:: KUTIPAN HALAMAN ::

====

Ah, betapa senangnya diriku. Kebetulan, teman satu tim mempercayakan aku untuk membuat gerakan. Disitulah ajang ide aku dapat direalisasikan. Gabungan antara gerakan tari modern dan tradisional dapat menghiasi setiap alunan musik. Tidak ada permasalahan ternyata, ketika music tari daerah dikolaborasikan dengan gerakan tari modern. Wah, sungguh salah satu pengalaman yang berkesan.
Sembari setiap waktu menekuni tari tradisional ataupun modern dance, Ayu juga belajar tari-tarian bermusik lambat untuk kegiatan pentas, atau tampil di altar gereja. Memakai gaun putih nan indah.
Ah, jika mengingat hal tersebut diriku menjadi rindu untuk menari. Sudah lama diriku tidak menari, karena semenjak SMA diriku memilih berkiprah menghabiskan waktu untuk mempelajari seni teater sampai kuliah. Namun, menari sangat berpengaruh bagiku, ketika mencoba ruang kesenian lainnya. Tidak ada keterampilan mengikuti menari yang terbuang sia-sia. Di ruang barupun diriku merasa tari sangat bermanfaat. Berkat tari diriku menjadi percaya diri. Berkat tari diriku mempunyai badan yang lentur dan luwes.

====

Cuplikan data:
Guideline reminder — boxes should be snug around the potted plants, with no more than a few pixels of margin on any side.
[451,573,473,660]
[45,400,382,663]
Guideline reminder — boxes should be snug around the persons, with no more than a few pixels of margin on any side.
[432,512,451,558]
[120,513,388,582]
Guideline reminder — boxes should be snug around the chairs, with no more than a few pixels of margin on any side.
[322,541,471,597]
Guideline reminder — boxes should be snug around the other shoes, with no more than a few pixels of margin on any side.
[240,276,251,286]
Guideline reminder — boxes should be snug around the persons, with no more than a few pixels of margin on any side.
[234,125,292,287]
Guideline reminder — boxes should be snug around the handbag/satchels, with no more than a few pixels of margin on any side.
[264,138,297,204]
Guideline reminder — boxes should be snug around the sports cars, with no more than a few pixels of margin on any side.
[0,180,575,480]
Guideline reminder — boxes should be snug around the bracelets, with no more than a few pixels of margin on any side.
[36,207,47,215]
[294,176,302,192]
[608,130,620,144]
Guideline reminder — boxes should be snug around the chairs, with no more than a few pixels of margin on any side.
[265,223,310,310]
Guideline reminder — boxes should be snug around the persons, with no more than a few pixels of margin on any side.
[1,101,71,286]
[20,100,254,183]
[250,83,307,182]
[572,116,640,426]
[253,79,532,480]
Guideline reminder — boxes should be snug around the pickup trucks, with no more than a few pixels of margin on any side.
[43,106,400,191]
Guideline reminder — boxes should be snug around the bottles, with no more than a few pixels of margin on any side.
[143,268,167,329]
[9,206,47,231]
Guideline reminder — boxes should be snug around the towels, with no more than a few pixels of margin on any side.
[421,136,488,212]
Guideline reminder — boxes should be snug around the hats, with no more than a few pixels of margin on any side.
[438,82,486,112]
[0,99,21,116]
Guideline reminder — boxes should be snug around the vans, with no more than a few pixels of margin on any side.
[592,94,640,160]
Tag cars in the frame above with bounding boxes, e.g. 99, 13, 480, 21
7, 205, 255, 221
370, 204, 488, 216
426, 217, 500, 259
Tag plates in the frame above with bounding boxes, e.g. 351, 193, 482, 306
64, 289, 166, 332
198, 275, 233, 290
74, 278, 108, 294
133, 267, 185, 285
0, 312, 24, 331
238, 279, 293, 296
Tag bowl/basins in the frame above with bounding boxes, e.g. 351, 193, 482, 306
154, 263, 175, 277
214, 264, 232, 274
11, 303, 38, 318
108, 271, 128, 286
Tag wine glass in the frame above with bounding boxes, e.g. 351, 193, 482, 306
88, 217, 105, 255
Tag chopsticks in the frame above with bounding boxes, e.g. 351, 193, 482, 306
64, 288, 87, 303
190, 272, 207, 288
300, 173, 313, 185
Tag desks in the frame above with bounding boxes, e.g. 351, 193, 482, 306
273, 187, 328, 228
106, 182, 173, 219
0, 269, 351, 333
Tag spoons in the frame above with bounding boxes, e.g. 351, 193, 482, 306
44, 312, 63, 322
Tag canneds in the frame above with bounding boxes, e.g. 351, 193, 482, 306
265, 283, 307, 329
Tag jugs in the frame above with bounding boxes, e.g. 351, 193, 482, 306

====

:: LATIHAN ::
Salin bagian teks tentang menari yang dimulai pada kata-kata "Sembari setiap waktu" dan berhenti setelah kata-kata "putih nan indah.", tanpa mengubah satu huruf pun. Daftar ini tidak berhubungan dengan teks tentang menari.

:: HASIL ::
Sembari setiap waktu menekuni tari tradisional ataupun modern dance, Ayu juga belajar tari-tarian bermusik lambat untuk kegiatan pentas, atau tampil di altar gereja. Memakai gaun putih nan indah.